Greffier lors des débats : Sonia BENTAYEB
Greffier lors du prononcé : Fanny GABARD
JUGEMENT
Prononcé par décision contradictoire et mise à disposition au greffe du tribunal conformément à l’avis donné à l’issue des débats.
EXPOSÉ DU LITIGE
La SA [16] a établi le 13 décembre 2021, une déclaration d’accident du travail concernant l’un de ses salariés, M. [X] [K], exerçant en qualité de gardien. Il est fait mention d’un accident survenu le 2 décembre 2021, dans les circonstances suivantes :
« M. [K] se trouvait avec son collègue, M. [G], pour une passation de tâches.

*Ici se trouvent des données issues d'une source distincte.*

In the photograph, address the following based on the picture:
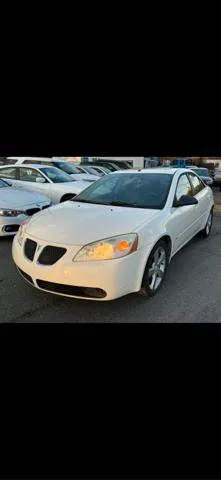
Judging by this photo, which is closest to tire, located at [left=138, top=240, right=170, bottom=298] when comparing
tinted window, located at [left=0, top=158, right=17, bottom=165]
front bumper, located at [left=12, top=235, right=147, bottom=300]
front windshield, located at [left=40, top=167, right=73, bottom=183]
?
front bumper, located at [left=12, top=235, right=147, bottom=300]

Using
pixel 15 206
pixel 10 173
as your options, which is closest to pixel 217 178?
pixel 10 173

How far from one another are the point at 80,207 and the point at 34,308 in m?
1.36

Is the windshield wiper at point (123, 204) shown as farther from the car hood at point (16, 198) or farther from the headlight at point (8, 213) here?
the car hood at point (16, 198)

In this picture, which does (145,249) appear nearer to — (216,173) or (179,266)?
(179,266)

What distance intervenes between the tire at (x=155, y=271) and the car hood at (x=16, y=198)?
3.05m

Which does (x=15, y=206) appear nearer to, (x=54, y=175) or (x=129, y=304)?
(x=54, y=175)

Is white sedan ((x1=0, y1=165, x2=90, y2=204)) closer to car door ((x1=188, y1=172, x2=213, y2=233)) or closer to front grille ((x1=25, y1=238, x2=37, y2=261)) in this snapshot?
car door ((x1=188, y1=172, x2=213, y2=233))

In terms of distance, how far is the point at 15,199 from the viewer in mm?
5703

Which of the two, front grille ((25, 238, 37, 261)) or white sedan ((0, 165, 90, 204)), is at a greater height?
front grille ((25, 238, 37, 261))

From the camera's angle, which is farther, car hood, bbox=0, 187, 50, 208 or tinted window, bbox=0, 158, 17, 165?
tinted window, bbox=0, 158, 17, 165

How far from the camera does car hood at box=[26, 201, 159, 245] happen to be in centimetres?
295

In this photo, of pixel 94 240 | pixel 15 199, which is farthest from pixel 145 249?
pixel 15 199

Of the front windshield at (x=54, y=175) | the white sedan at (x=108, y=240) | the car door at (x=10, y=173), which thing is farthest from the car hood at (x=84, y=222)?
the car door at (x=10, y=173)

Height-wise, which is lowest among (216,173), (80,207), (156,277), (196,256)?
(216,173)
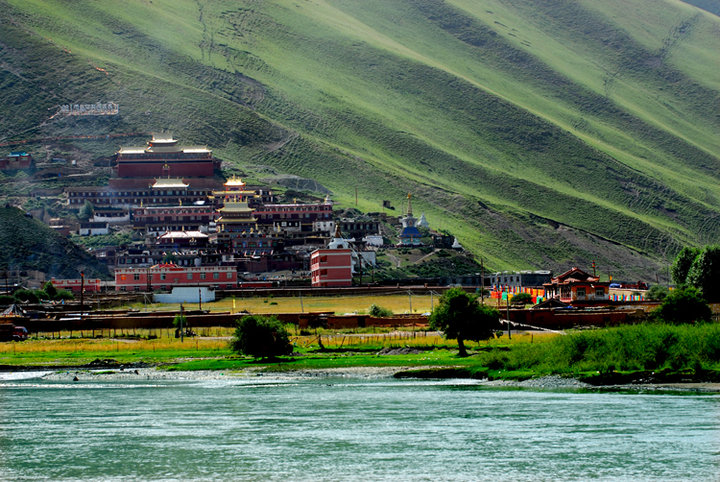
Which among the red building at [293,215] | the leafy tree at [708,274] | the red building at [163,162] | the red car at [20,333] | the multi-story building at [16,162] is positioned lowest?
the red car at [20,333]

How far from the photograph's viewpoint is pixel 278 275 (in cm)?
14462

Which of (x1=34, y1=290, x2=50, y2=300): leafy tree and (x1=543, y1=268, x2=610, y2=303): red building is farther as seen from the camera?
(x1=34, y1=290, x2=50, y2=300): leafy tree

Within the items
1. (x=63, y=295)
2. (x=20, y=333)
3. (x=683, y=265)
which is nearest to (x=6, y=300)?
(x=63, y=295)

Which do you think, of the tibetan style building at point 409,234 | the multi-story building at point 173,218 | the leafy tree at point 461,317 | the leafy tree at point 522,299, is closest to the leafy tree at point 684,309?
the leafy tree at point 461,317

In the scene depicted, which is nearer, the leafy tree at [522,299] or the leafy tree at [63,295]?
the leafy tree at [522,299]

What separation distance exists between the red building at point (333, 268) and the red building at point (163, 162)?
2300 inches

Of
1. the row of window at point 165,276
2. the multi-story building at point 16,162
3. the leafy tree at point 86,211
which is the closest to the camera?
the row of window at point 165,276

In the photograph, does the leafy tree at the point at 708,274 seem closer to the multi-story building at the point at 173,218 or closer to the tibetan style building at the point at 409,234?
the tibetan style building at the point at 409,234

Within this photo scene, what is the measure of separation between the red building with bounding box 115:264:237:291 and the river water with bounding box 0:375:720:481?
236 ft

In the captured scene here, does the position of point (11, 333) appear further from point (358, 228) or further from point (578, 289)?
point (358, 228)

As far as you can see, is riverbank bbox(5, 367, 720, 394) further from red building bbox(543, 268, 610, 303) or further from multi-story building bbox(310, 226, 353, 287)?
multi-story building bbox(310, 226, 353, 287)

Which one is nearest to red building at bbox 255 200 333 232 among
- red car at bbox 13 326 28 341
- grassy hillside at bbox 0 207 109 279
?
grassy hillside at bbox 0 207 109 279

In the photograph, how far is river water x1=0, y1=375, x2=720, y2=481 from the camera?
40938 millimetres

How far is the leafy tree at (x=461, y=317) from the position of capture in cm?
7175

Un locataire se serait approché d’eux et aurait insulté, injurié et menacé M. [K]. »
Au niveau de la rubrique « nature des lésions », il est fait mention de « pleurs, fatigue morale ».

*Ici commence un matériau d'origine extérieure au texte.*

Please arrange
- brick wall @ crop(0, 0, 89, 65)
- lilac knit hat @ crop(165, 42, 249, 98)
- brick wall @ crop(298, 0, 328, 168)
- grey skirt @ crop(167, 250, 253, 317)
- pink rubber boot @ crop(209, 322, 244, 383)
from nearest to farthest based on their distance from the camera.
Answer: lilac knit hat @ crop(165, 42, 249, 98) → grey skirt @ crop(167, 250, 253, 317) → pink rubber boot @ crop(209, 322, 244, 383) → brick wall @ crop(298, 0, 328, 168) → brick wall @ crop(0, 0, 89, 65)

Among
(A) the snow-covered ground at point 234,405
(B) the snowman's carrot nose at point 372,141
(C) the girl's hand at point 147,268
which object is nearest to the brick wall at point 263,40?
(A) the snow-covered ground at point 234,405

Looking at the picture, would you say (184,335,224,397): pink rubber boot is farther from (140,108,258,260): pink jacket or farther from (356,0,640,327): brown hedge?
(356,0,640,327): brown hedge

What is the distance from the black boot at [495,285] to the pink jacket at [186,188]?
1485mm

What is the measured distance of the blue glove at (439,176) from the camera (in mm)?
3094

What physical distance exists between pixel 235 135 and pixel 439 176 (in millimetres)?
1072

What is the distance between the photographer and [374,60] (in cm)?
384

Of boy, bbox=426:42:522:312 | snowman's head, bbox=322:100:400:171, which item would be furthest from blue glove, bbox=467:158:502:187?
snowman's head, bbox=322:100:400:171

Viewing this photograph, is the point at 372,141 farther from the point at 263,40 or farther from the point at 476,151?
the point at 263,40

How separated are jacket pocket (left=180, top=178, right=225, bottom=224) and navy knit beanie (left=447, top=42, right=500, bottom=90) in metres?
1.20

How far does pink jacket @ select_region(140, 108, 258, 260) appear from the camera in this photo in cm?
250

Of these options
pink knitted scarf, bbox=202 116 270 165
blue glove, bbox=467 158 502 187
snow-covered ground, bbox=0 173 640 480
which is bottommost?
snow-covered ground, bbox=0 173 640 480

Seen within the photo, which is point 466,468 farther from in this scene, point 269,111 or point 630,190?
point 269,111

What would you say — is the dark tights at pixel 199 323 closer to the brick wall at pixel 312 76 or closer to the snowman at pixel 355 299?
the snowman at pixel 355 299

Le certificat médical initial daté du 9 décembre 2021 faisait état d’un « syndrome anxio-dépressif suite à une agression sur son lieu de travail » et prescrivait un arrêt jusqu’au 3 janvier 2022.
Le 4 janvier 2022, la [8] a pris en charge l’accident au titre de la législation professionnelle.
Le 14 juin 2022, la société a saisi la commission médicale de recours amiable afin de contester l’ensemble des arrêts et soins prescrits à M. [K], suite à son accident du 2 février 2021.
En l’absence de réponse dans les délais règlementaires, la société a par requête du 21 novembre 2022, saisi tribunal judiciaire de Nanterre, spécialement désigné en application de l’article L211-16 du code de l’organisation judiciaire.
L’affaire a été appelée à l’audience du 17 novembre 2025, devant le pôle social du tribunal judiciaire de Nanterre, à laquelle la [11] a seule comparu, la société ayant sollicité une dispense de comparution.
Aux termes de ses conclusions, la SA [16] demande au tribunal :
à titre principal,
— d’ordonner une mesure d’expertise médicale judiciaire sur pièces ;
à titre subsidiaire,
— de juger inopposable l’ensemble des arrêts de travail prescrits à M. [K], au titre de l’accident du 2 décembre 2021 pour défaut de transmission du rapport médical au médecin mandaté par la société.
En réplique, la [8] demande au tribunal :
— de débouter la société de l’ensemble de ses demandes, fins et conclusions ;
— dire opposable à la société la prise en charge de l’ensemble des soins et arrêts de travail prescrits à M. [K] au titre de l’accident du travail dont il a été victime le 2 décembre 2021 ;
— condamner la société aux entiers dépens.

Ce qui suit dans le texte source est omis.